Common query patterns:

-- Select specific columns with a filter
SELECT name, gpa FROM students WHERE gpa > 3.5

-- Count rows by group
SELECT major, COUNT(*) as n FROM students GROUP BY major

-- Average by group, sorted
SELECT dept, AVG(salary) as avg_sal
FROM employees
GROUP BY dept
ORDER BY avg_sal DESC

-- Join two tables
SELECT s.name, g.course, g.grade
FROM students s
JOIN grades g ON s.student_id = g.student_id

Using SQL with pandas:

import sqlite3
conn = sqlite3.connect('database.db')
df = pd.read_sql('SELECT * FROM table', conn)
conn.close()

Decision Flowchart: Which Format Do I Need?

Is the data in a file on disk?
├── Yes
│   ├── Is it a .csv or .tsv?  →  pd.read_csv()
│   ├── Is it a .xlsx or .xls? →  pd.read_excel()
│   ├── Is it a .json?         →  pd.read_json() or json_normalize()
│   └── Is it a .db?           →  sqlite3 + pd.read_sql()
└── No
    └── Is it from the web?    →  Chapter 13 (APIs and scraping)

Key Principles

Try the simple load first. Start with default parameters. If it works, you're done. If not, diagnose and add parameters one at a time.
Open mystery files in a text editor. Before guessing at parameters, look at the raw content. The delimiter, header, and encoding issues usually become obvious.
Document your loading decisions.

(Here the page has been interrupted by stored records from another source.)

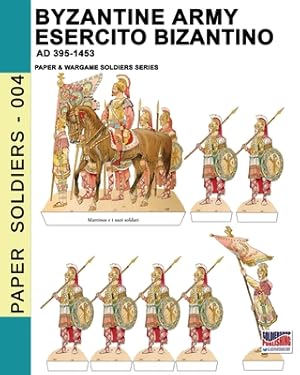 Immagine del venditore per Byzantine army - Esercito bizantino AD 395-1453 (Paperback or Softback) venduto da BargainBookStores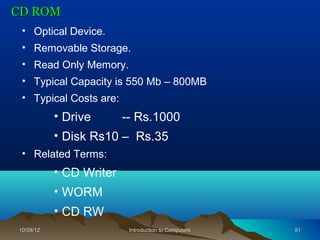 CD ROM
 • Optical Device.
 • Removable Storage.
 • Read Only Memory.
 • Typical Capacity is 550 Mb – 800MB
 • Typical Costs are:
           • Drive       -- Rs.1000
           • Disk Rs10 – Rs.35
 • Related Terms:
           • CD Writer
           • WORM
           • CD RW
10/08/12                  Introduction to Computers   51
 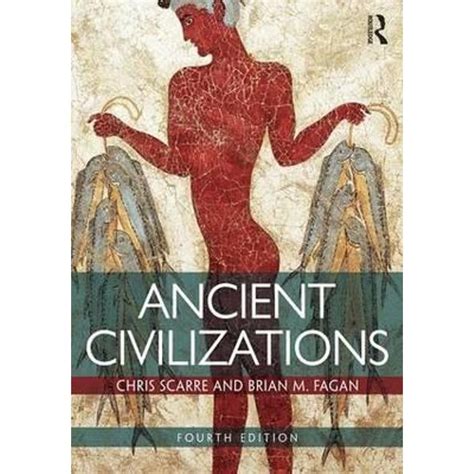 ancient civilizations edition christopher scarre Reader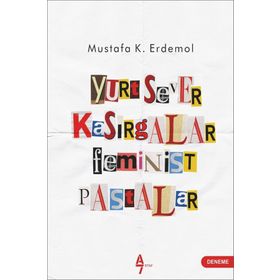 Yurtsever Kasırgalar Feminist Pastalar - Mustafa K. Erdemol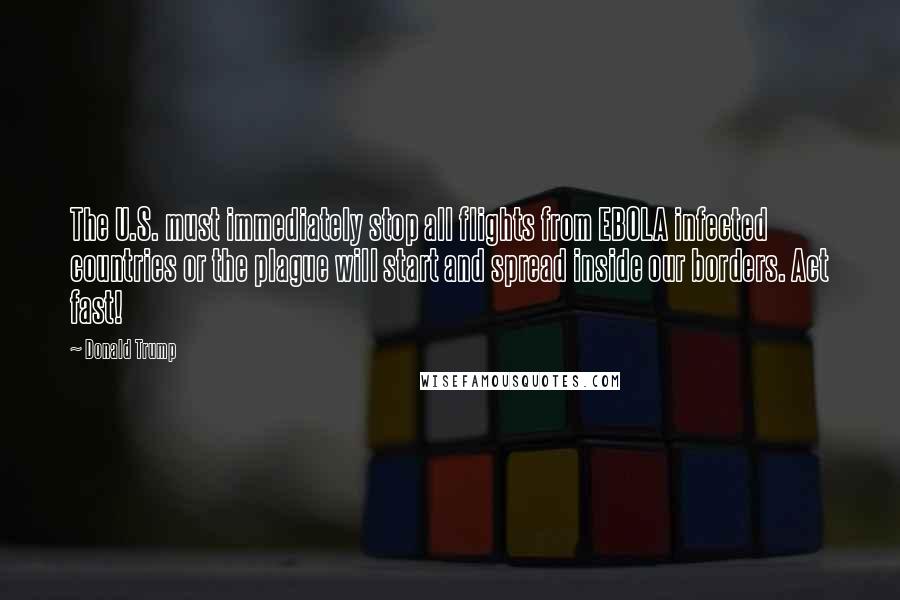 Donald Trump Quotes: The U.S. must immediately stop all flights from EBOLA infected countries or the plague will start and spread inside our borders. Act fast!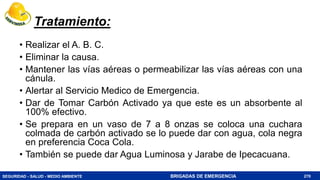 SEGURIDAD - SALUD - MEDIO AMBIENTE BRIGADAS DE EMERGENCIA
Tratamiento:
• Realizar el A. B. C.
• Eliminar la causa.
• Mantener las vías aéreas o permeabilizar las vías aéreas con una
cánula.
• Alertar al Servicio Medico de Emergencia.
• Dar de Tomar Carbón Activado ya que este es un absorbente al
100% efectivo.
• Se prepara en un vaso de 7 a 8 onzas se coloca una cuchara
colmada de carbón activado se lo puede dar con agua, cola negra
en preferencia Coca Cola.
• También se puede dar Agua Luminosa y Jarabe de Ipecacuana.
270
 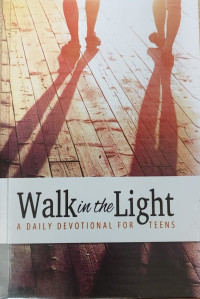 Image of A Daily Devotional for Teens: Walk in the Light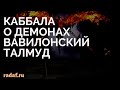 КАББАЛА О ДЕМОНАХ ВАВИЛОНСКИЙ ТАЛМУД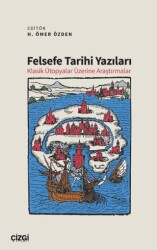 Felsefe Tarihi Yazıları Klasik Ütopyalar Üzerine Araştırmalar - Çizgi Kitabevi Yayınları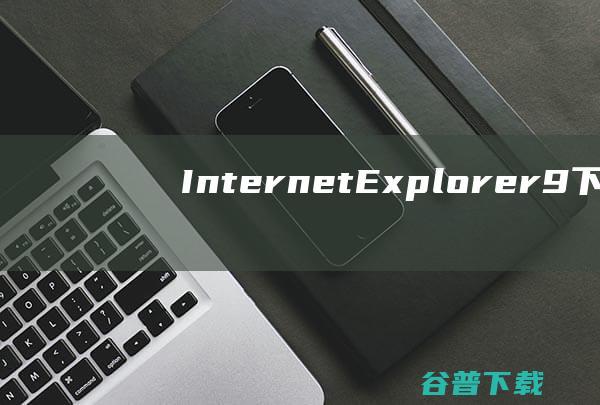 【InternetExplorer9下载】2022年最新官方正式版InternetExplorer9免费下载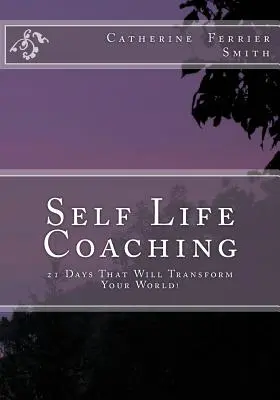 Self Life Coaching: ¡21 días que transformarán tu mundo! - Self Life Coaching: 21-Days That Will Transform Your World!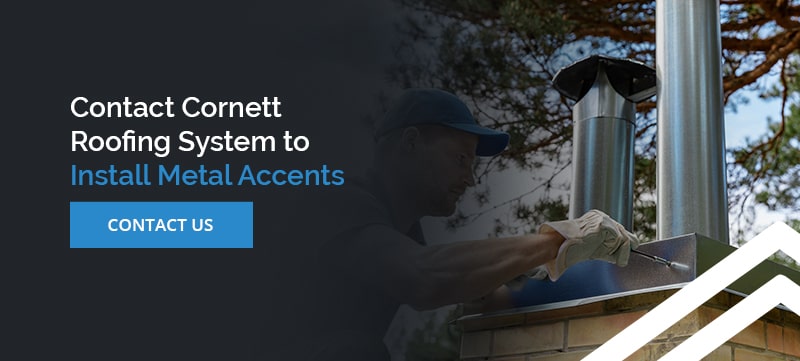 Contact Cornett Roofing System to Install Metal Accents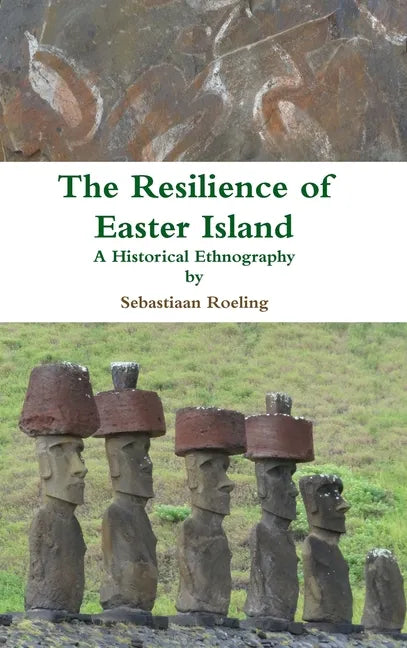 The Resilience of Easter Island - Hardcover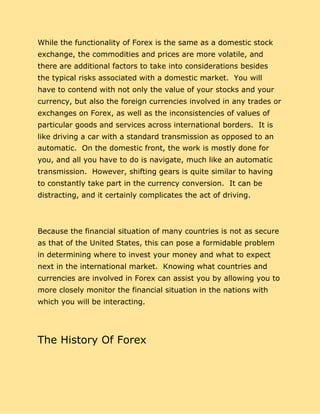 While the functionality of Forex is the same as a domestic stock
exchange, the commodities and prices are more volatile, and
there are additional factors to take into considerations besides
the typical risks associated with a domestic market. You will
have to contend with not only the value of your stocks and your
currency, but also the foreign currencies involved in any trades or
exchanges on Forex, as well as the inconsistencies of values of
particular goods and services across international borders. It is
like driving a car with a standard transmission as opposed to an
automatic. On the domestic front, the work is mostly done for
you, and all you have to do is navigate, much like an automatic
transmission. However, shifting gears is quite similar to having
to constantly take part in the currency conversion. It can be
distracting, and it certainly complicates the act of driving.
Because the financial situation of many countries is not as secure
as that of the United States, this can pose a formidable problem
in determining where to invest your money and what to expect
next in the international market. Knowing what countries and
currencies are involved in Forex can assist you by allowing you to
more closely monitor the financial situation in the nations with
which you will be interacting.
The History Of Forex
 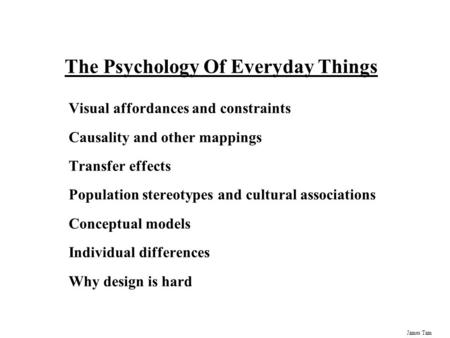 James Tam The Psychology Of Everyday Things Visual affordances and constraints Causality and other mappings Transfer effects Population stereotypes and.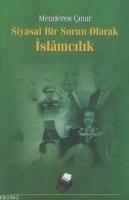 Siyasal Bir Sorun Olarak İslâmcılık
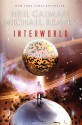 InterWorld (InterWorld, #1) - Michael Reaves, Neil Gaiman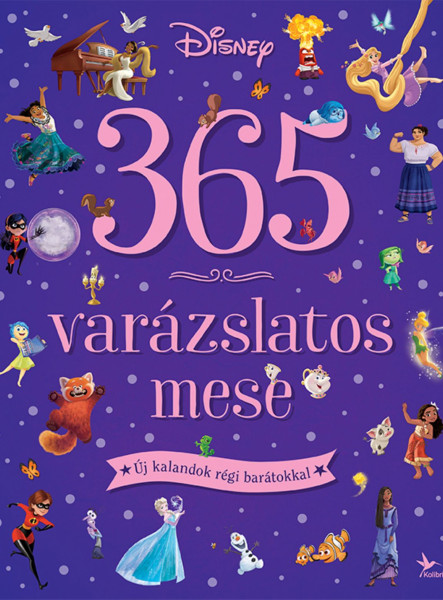 365 VARÁZSLATOS MESE - ÚJ KALANDOK RÉGI BARÁTOKKAL 365 VARÁZSLATOS MESE - ÚJ KALANDOK RÉGI BARÁTOKKAL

Future-you (or your colleague) will need to reload this data. A comment like # Latin-1 encoding, semicolon delimiter, header on row 4 saves hours.
Let SQL do the heavy lifting. When querying databases, filter and aggregate in SQL before bringing data into pandas. Don't load 10 million rows just to use 1,000.
Expect format inconsistencies. When combining data from multiple sources, column names, date formats, encoding, and ID conventions will differ. Budget time for standardization.